L’arrivée du Groupe Wagner en RCA
Alors que la guerre en Ukraine entre dans sa deuxième année, le monde a assisté avec horreur à des exactions brutales commises à grande échelle et à une fréquence alarmante. L’offensive russe était censée être une guerre éclair visant à placer l’Ukraine sous influence russe. Toutefois, face à une résistance inattendue, l’assaut s’est intensifié pour inclure une guerre psychologique exploitant la terreur et la peur pour forcer la population attaquée à accepter la défaite et la domination russe. L’armée de la Fédération de Russie en Ukraine, soutenue par des groupes militaires privés, dont le tristement célèbre Groupe Wagner, a été accusée de violations généralisées et systématiques des droits de l’homme et d’atrocités de masse,notamment des massacres, des actes de torture, des viols et des pillages.
Avant d’attirer l’attention sur son rôle en Ukraine en 2022, le Groupe Wagner avait déjà soulevé de sérieuses inquiétudes quant à sa présence en Syrie et sur le continent africain, notamment en République centrafricaine (RCA), en Libye, au Soudan, au Mali, au Mozambique, à Madagascar et au Burkina Faso. À partir de 2016, les gouvernements des différents pays — à l’exception de la Libye, où la Russie s’est rangée du côté du commandant de la milice Khalifa Haftar — ont signé des accords bilatéraux avec la Russie
impliquant des prestations de services de sécurité par le Groupe Wagner en échange de l’accès à des ressources à haute valeur commerciale, notamment des minerais. Dans plusieurs de ces pays, les Nations Unies, des organisations non gouvernementales et les médias ont accusé le Groupe Wagner d’avoir commis des violations flagrantes des droits de l’homme. En protégeant des autocrates pro-russes et des commandants de milices, les combattants du Groupe Wagner sont réputés être sans pitié et sans loi.
Depuis cinq ans, The Sentry a analysé et documenté la stratégie expansionniste de la Russie et les tactiques de déploiement du Groupe Wagner en RCA. Lorsque le Groupe Wagner a mis les pieds dans le pays pour la première fois au début de 2018, la RCA était ravagée par 20 ans de crises politico-militaires et de cycles de conflits armés sanglants que l’ONU et les pays occidentaux ne parvenaient pas à résoudre de manière adéquate. Profitant de la crise politique et sécuritaire, le Groupe Wagner a — en quelques années seulement et avec un nombre limité de personnel — étendu son influence à l’échelle quasi-nationale en RCA.

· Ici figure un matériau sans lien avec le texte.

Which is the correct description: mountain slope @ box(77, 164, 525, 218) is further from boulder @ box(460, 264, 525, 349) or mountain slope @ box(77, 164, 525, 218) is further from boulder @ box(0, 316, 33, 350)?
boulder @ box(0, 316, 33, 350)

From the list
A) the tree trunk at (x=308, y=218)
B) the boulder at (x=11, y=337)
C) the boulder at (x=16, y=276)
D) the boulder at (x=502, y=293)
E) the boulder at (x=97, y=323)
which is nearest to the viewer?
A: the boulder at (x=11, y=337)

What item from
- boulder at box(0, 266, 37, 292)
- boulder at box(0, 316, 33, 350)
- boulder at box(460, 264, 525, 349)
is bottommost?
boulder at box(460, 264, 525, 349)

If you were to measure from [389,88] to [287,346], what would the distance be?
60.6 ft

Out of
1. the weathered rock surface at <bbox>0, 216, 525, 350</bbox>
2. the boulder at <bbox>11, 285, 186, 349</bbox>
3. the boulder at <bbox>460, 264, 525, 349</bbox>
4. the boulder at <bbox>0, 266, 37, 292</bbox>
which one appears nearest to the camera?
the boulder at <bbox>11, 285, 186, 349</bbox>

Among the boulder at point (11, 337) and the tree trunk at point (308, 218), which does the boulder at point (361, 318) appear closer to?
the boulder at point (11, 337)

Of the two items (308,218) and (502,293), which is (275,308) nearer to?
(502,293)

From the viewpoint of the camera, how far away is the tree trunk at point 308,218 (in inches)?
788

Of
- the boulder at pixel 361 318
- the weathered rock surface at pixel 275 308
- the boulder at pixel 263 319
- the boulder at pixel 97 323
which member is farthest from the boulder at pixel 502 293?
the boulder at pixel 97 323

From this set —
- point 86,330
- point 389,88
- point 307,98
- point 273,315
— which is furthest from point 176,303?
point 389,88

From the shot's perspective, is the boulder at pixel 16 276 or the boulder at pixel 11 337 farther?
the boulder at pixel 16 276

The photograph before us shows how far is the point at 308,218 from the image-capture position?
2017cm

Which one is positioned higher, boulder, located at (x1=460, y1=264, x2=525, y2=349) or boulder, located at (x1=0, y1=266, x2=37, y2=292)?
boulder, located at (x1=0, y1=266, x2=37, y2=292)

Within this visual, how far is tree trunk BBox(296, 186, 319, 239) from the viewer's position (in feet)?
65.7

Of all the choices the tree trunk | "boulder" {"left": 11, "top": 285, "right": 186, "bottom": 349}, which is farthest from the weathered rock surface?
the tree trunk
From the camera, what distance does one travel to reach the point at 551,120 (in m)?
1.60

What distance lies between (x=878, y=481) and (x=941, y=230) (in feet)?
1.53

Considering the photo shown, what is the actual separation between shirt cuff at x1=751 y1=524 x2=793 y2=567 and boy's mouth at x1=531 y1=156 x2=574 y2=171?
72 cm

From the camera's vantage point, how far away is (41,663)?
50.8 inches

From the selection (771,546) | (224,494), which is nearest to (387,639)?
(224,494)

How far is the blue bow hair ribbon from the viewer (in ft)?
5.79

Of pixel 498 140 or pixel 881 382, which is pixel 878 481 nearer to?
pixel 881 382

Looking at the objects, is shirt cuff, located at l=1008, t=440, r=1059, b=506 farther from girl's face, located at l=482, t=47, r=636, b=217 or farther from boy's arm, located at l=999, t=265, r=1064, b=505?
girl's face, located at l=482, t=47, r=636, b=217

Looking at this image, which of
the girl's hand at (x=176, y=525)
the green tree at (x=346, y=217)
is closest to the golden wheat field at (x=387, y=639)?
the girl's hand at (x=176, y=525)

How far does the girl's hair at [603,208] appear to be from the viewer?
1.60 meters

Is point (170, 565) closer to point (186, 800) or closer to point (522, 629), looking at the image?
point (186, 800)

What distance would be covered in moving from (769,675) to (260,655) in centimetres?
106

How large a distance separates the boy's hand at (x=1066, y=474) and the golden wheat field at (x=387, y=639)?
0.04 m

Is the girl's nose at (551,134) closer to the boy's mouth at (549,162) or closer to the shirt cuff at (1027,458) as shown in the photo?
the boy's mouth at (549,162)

L’enquête menée par The Sentry met en lumière le mode opératoire qui a permis au Groupe Wagner d’exercer un contrôle et une influence clé sur les dirigeants politiques et militaires de la RCA, ainsi que sur l’économie du pays. Les membres de l’équipe d’enquête ont interrogé plus de 45 personnes, dont 11 membres des Forces armées centrafricaines (FACA) et de groupes armés déployés dans des opérations militaires gouvernementales, des victimes et des sources bien informées en matière de sécurité et de défense, et ont
examiné des photos, des images satellites, des vidéos et documents.
L’enquête a révélé que le Groupe Wagner — avec le soutien de son allié centrafricain, le président Faustin-Archange Touadéra — a intentionnellement répandu la terreur et la peur dans le but de soumettre la population centrafricaine à l’autorité du Groupe Wagner et de défendre ses intérêts financiers. Avec un petit nombre de combattants du Groupe Wagner soutenus par une armée centrafricaine parallèle, M. Touadéra et son entourage ont pu détourner les institutions étatiques de la RCA et accroître l’emprise du président centrafricain sur le pouvoir. Ce faisant, les combattants du Groupe Wagner, les militaires centrafricains et leurs proxys — des miliciens entraînés et équipés par le Groupe Wagner — ont commis des crimes pouvant être qualifiés de crimes de guerre et de crimes contre l’humanité.